Although Detective Allen and Mr. Brown described the Oldsmobile that was searched as being "black," rather than "maroon," Detective David Helvey described the Oldsmobile as "dark-colored," albeit the "wrong color." RP at 253-54, 279, 298, 378. The inventory signed by Detective Helvey states that officers did in fact search a "[m]aroon" Oldsmobile. CP at 8. The car was also described as "brown." RP at 202.
There appears to be a factual issue as to whether officers did in fact search the vehicle described in the warrant — a maroon Oldsmobile. Since there is no factual determination to review on this issue, the error is not manifest, and this issue is not reviewable, as presented, on appeal. Busig, 119 Wn. App. at 391.
Even on the merits, Mr. Brown's claim fails. See Lynn, 67 Wn. App. at 345 (reviewing the merits as the third step in the analysis of alleged constitutional error raised for the first time on appeal); State v. Morse, 156 Wn.2d 1, 5, 123 P.3d 832 (2005) (holding that control of property is a question of law in a consent search context).

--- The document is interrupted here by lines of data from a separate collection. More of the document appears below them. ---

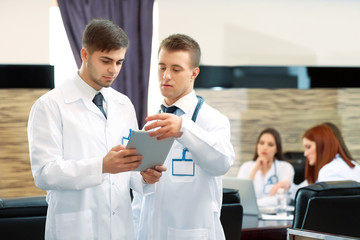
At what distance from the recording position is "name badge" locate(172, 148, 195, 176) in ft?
8.30

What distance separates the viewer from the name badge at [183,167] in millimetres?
2529

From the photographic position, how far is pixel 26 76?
5.74 meters

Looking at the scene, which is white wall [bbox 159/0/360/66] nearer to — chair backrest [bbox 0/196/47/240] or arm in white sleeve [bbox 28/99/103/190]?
chair backrest [bbox 0/196/47/240]

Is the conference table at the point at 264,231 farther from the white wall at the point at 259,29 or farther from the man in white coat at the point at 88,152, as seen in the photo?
the white wall at the point at 259,29

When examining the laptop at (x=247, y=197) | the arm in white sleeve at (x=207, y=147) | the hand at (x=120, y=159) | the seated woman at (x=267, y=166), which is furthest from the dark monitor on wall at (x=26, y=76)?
the hand at (x=120, y=159)

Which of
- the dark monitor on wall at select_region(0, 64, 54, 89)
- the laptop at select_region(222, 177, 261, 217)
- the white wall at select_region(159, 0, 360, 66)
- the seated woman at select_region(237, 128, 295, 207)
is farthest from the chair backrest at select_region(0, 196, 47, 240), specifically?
the white wall at select_region(159, 0, 360, 66)

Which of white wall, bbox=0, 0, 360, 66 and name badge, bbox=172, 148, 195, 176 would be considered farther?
white wall, bbox=0, 0, 360, 66

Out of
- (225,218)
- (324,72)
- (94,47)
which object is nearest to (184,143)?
(94,47)

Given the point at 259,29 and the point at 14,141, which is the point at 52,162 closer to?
the point at 14,141

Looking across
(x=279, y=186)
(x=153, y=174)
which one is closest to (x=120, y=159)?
(x=153, y=174)

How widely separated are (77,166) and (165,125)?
389 mm

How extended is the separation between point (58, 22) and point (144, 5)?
0.94 meters

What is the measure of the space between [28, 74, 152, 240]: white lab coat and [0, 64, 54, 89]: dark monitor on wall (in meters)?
3.43

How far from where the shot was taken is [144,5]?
19.9 feet
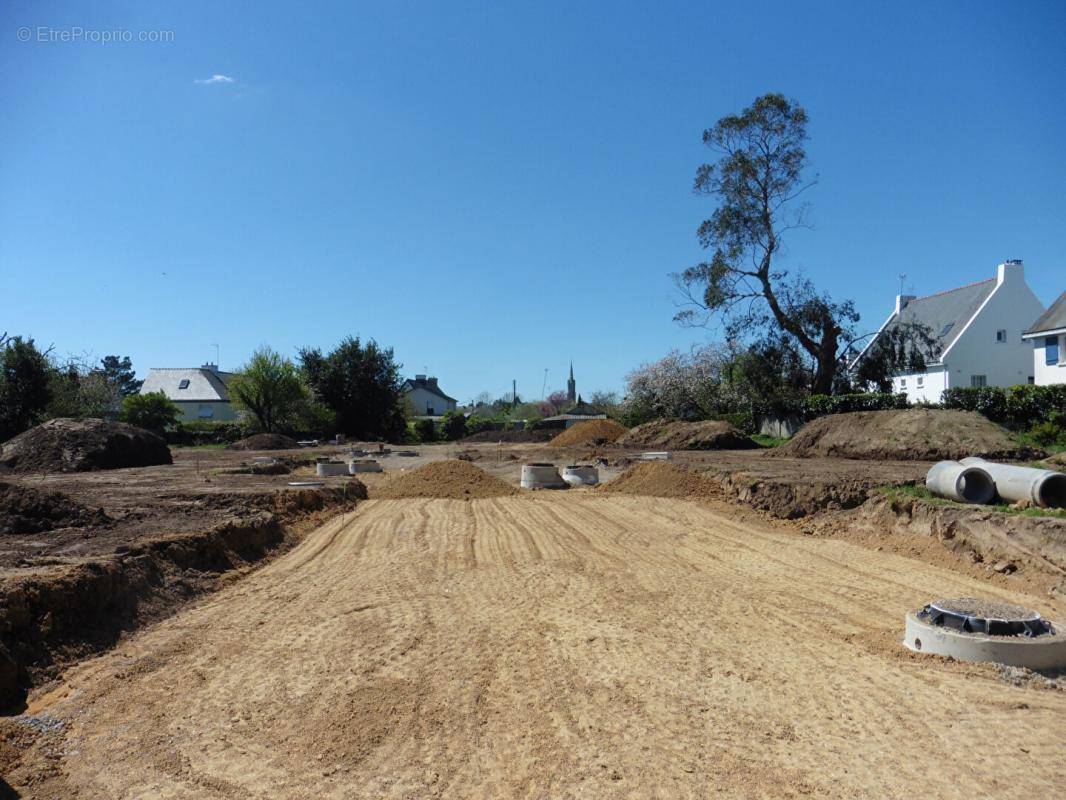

The particularity required in a warrant for the search of a vehicle is the same as that required for a residence. See State v. Cohen, 19 Wn. App. 600, 604, 576 P.2d 933 (1978). When a warrant contains errors, the burden is on the party challenging the warrant to show that errors could have resulted in a search of the wrong premises. State v. Fisher, 96 Wn.2d 962, 967, 639 P.2d 743 (1982); see also State v. Smith, 39 Wn. App. 642, 649, 694 P.2d 660 (1984) (upholding a search where the incorrect town was identified in the warrant where the defendant made no showing that a similar address existed that could have been mistakenly searched or even that a street of the same name existed in the wrongly identified town). The test is not whether an officer could hypothetically or theoretically search the wrong premises, but whether, under the circumstances presented, an officer could reasonably determine the correct premises to be searched. State v. Bohan, 72 Wn. App. 335, 339-40, 864 P.2d 26 (1993). If an officer can so determine, the warrant is valid. Id.
The warrant here describes the item to be searched as a "[m]aroon Oldsmobile car, located at 2950 Sunset Highway, East Wenatchee, Douglas County WA" which "is used and controlled by Larry Scott Brown." CP at 5. Although Mr. Brown at times denied ownership of the searched vehicle, he told Mr. Nyblod and Detective Helvey before the Oldsmobile was searched that he had lost its keys, implying he had control over the vehicle.
On this record, Mr. Brown cannot meet his burden to show that, under the circumstances, the officers would not be able to correctly identify the vehicle searched. There was only one Oldsmobile on the scene, which was variously described at trial as dark-colored, black, brown, and maroon. And, there was some indication that Mr. Brown at one time had a key.
Affirmed.
A majority of the panel has determined that this opinion will not be printed in the Washington Appellate Reports but it will be filed for public record pursuant to RCW 2.06.040.
Kulik, J. and Kato, J. Pro Tem., CONCUR.